▶ [Tarefas obrigatórias]
1) Reescreva de forma mais curta o parágrafo do trecho selecionado que começa com "De volta com as lambanças", mantendo os fatos principais e a primeira pessoa.
2) Por favor, responda às perguntas abaixo com base no trecho selecionado:
(a) Em que ano se passa a primeira lembrança?
(b) Em que cidade foi feito o embarque no trem misto da Estrada de Ferro Leopoldina?
(c) Qual era o apelido de infância de quem narra?

▶ [Trecho selecionado]
++++++++++++++++++++
O Comissário, o pistoleiro, o
Delegado, o peixe e tantas lambanças que ficaram no passado.
De volta
com as lambanças. Já contei tantas aqui, porque não mais algumas? Alguns dirão:
Chefe! Isto é uma obra de ficção, hipotético, invenção sua. Outros irão
acreditar. E eu? Fico na minha. Não digo nada. Olhe vivi tantas coisas que de
vez em quando minha mente confunde a verdade da ficção. Afinal foram tantos
anos e como dizem – Eram dois caroços de feijão no passado e hoje dá para fazer
uma feijoada para toda a família. O tempo, só o tempo multiplica o passado.
Risos.
Mais duas
lambanças. Lembranças do passado. E acredite se quiser.
Primeira –
1968. Comissário Regional em Minas. Viajando pelo interior visitando Grupos
Escoteiros. Um convite interessante de uma cidade próxima a Caratinga. Peguei o
noturno da Central do Brasil até Ponte Nova. Lá embarquei no trem misto da
Estrada de Ferro Leopoldina. Ela me levaria até a cidade próxima a Caratinga, onde
deveria ir. Viagem normal. Gostosa. Uma parada em uma estação. Lá fora dezenas
de policiais armados até os dentes. Ninguém na plataforma. Uma voz gritou alto!
– “Zé Neguinho, desça com as mãos para cima! O trem está cheio, desça sem fazer
mal a ninguém”. Ele se levantou da poltrona próxima a minha. Assustado.
Olhou-me.
- Bolinha?
É você? (meu apelido de infância) Incrível, era o Zé Neguinho do Passado. Das
brigas homéricas em Governador Valadares. Briga entre mim e ele. Motivo? Não
sei até hoje. Acho que ambos gostávamos de brigar. Lembrei-me imediatamente.
++++++++++++++++++++
▶ [Registros fornecidos]
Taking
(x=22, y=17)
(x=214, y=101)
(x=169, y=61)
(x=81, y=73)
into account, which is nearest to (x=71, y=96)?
++++++++++++++++++++
▶ [Respostas escritas]
1) Volto às lambanças: já contei tantas, por que não mais algumas? Uns dirão que é ficção, invenção minha; outros vão acreditar. Eu não digo nada. Vivi tanto que às vezes confundo verdade e ficção. Como dizem, dois caroços de feijão do passado hoje dão uma feijoada para toda a família: só o tempo multiplica o passado.

2)
(a) Em 1968.
(b) Em Ponte Nova.
(c) Bolinha.